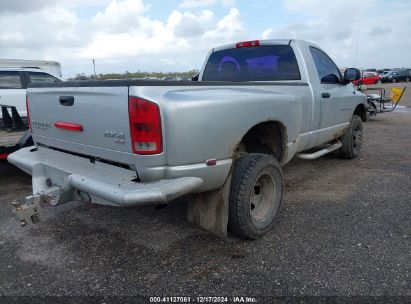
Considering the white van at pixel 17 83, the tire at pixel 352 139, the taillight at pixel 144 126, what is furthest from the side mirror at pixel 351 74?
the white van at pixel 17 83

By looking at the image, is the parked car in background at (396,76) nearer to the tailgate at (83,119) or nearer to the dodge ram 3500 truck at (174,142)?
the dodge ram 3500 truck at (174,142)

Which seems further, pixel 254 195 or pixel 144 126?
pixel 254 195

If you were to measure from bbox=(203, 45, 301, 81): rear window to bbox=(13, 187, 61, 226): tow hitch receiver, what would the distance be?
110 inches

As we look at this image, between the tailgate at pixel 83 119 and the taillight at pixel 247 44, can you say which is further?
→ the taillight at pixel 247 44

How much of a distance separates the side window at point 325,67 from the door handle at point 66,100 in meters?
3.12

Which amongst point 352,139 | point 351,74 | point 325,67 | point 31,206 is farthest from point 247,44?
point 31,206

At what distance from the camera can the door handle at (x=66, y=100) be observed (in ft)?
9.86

━━━━━━━━━━

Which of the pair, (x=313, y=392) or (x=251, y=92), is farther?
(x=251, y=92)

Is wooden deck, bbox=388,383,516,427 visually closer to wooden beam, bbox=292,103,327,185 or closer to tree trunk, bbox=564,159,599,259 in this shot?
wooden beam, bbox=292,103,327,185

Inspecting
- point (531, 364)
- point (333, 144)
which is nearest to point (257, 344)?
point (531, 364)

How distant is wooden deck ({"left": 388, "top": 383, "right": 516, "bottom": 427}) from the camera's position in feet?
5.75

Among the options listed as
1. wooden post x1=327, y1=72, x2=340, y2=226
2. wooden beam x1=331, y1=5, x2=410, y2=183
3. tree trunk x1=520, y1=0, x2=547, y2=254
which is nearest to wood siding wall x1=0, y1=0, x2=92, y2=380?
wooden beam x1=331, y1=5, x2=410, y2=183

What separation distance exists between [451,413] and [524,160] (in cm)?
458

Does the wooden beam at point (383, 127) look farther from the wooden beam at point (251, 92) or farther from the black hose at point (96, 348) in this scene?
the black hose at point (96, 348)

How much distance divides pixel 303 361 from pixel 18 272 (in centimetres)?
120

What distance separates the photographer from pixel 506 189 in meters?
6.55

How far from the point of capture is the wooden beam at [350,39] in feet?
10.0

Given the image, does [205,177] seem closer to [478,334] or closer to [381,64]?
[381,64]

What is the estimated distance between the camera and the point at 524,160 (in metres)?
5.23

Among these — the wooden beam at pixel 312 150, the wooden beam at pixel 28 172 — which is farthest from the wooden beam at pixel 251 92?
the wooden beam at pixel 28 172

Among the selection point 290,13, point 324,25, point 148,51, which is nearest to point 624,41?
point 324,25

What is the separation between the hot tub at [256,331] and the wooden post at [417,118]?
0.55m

━━━━━━━━━━

Goal: Pull out each line of the records above that contains the word "door". Case counts.

Written solution:
How much of a distance separates the side window at point 325,67 from the door handle at point 66,100 in meters?
At what distance from the camera can the door handle at (x=66, y=100) be observed (in ft)?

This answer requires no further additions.